Doch dann trat eine überraschende Wendung ein. Ägypten, das sich bisher hinter die Forderung nach internationalen Beobachtern gestellt hatte, scherte aus der arabischen Front aus: Gegen den Willen Israels Beobachter zu entsenden, sei für die Friedensbemühungen nicht förderlich. Eine ägyptische Delegation hatte in den USA vergangene Woche Gespräche mit hochrangigen US-Offiziellen darüber geführt, wie ein dauerhafter Waffenstillstand vermittelt werden könnte. Ägypten stimmte sogar der Position zu, dass Arafat mehr tun müsse, um die Gewalt zu kontrollieren und versprach, Einfluss auf ihn geltend zu machen. Die USA erklärten, sie würden Sharon weiterhin drängen, zurückhaltend auf palästinensische Terrorattacken zu antworten.

Vermutlich ist der ägyptische Schwenk eine Reaktion auf die leicht veränderte US-Politik der letzten Wochen. Die USA hatten die israelische »Liquidierungspolitik« und die Besetzung des Orient Hauses in Ost-Jerusalem kritisiert und damit versucht, ihre Anti-Irak-Koalition mit Jordanien, Saudi-Arabien und eben Ägypten wiederzubeleben und die UN-Ebene zu unterlaufen. Die radikalen arabischen Staaten wie Syrien und der Irak versuchen hingegen, mittels der Konferenz in Durban die UN gegen Israel zu instrumentalisieren.
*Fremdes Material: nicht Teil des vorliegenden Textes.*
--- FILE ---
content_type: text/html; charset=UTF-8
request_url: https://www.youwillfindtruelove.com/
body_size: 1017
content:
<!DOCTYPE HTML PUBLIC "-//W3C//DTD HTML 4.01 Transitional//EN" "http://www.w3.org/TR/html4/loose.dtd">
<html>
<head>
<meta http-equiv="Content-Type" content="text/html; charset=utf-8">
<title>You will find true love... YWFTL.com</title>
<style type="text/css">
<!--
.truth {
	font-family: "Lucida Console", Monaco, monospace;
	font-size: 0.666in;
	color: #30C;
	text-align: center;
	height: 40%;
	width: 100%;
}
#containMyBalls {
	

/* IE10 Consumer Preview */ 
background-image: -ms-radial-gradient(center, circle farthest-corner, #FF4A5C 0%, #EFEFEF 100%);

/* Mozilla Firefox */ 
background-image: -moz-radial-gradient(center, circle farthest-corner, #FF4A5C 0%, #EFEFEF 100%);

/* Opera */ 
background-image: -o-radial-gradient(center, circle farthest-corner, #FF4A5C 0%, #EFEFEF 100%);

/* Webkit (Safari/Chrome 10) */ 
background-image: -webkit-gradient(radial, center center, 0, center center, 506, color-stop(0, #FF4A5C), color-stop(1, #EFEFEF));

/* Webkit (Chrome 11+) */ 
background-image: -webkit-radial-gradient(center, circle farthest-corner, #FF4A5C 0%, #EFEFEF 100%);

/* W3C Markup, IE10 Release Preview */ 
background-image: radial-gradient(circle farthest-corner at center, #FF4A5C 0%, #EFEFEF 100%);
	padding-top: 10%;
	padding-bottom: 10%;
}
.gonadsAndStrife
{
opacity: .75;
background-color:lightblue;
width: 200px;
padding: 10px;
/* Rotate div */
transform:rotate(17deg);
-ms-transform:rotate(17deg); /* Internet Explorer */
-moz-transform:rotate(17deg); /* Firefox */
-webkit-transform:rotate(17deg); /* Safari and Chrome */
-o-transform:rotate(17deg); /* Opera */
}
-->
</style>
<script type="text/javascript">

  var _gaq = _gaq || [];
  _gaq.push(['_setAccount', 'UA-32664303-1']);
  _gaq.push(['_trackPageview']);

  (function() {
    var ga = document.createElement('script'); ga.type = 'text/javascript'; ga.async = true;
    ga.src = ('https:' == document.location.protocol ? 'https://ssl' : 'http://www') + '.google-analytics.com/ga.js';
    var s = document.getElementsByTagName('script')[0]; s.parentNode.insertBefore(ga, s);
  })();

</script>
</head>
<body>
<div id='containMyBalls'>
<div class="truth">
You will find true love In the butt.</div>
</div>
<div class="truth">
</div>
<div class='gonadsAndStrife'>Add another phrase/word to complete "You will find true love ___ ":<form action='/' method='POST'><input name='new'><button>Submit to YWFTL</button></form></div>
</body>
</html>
Die Europäer positionieren sich mit ihren Versuchen, das Irak-Embargo zu unterlaufen und internationale Beobachter im Nahen Osten durchzusetzen, gegen Israel.

Offenbar befürchtet Ägypten, dass die Al-Aqsa-Intifada zu einer dauerhaften und ökonomisch katastrophalen Destabilisierung der gesamten Region führt. In der vergangenen Woche verlautete aus israelischen Armeekreisen, die Intifada könnte sich bis ins Jahr 2006 fortsetzen. Der Iran heizt den Konflikt bereits weiter an und forderte die im Libanon operierende islamistische Warlordtruppe Hisbollah kürzlich auf, an den Nordgrenzen Israels aktiver zu werden. Irans Außenminister Kamal Kharazi appellierte an Syrien und Ägypten, »effektive Mechanismen« zu installieren, um Israels Angriffe auf die Palästinenserbehörde zu stoppen. »Die Europäische Union und der UN-Sicherheitsrat nehmen dieses sensible Thema ernst«, erklärte er freimütig. Der Irak seinerseits hat seine Forderung an die UN bekräftigt, aus dem Oil-for-Food-Programm der Uno fast eine Milliarde Dollar dem palästinensischen »Brudervolk« zur Verfügung stellen zu dürfen.

Ägypten jedoch hat mit seinem Schwenk deutlich gemacht, dass das europäische Konzept den eigenen Interessen zuwiderläuft. Zudem hat Israels Außenminister Schimon Peres angekündigt, dass er sich »in naher Zukunft« mit Arafat treffen wolle, um mit ihm über die Umsetzung der im Juni vereinbarten Waffenruhe zu sprechen; er deutete auch weitergehende Zugeständnisse Israels an die Palästinenser an. Damit wären die Europäer, die Arafat für eine weitere Zuspitzung des Konflikts benötigt, erfreulicherweise ausgebootet.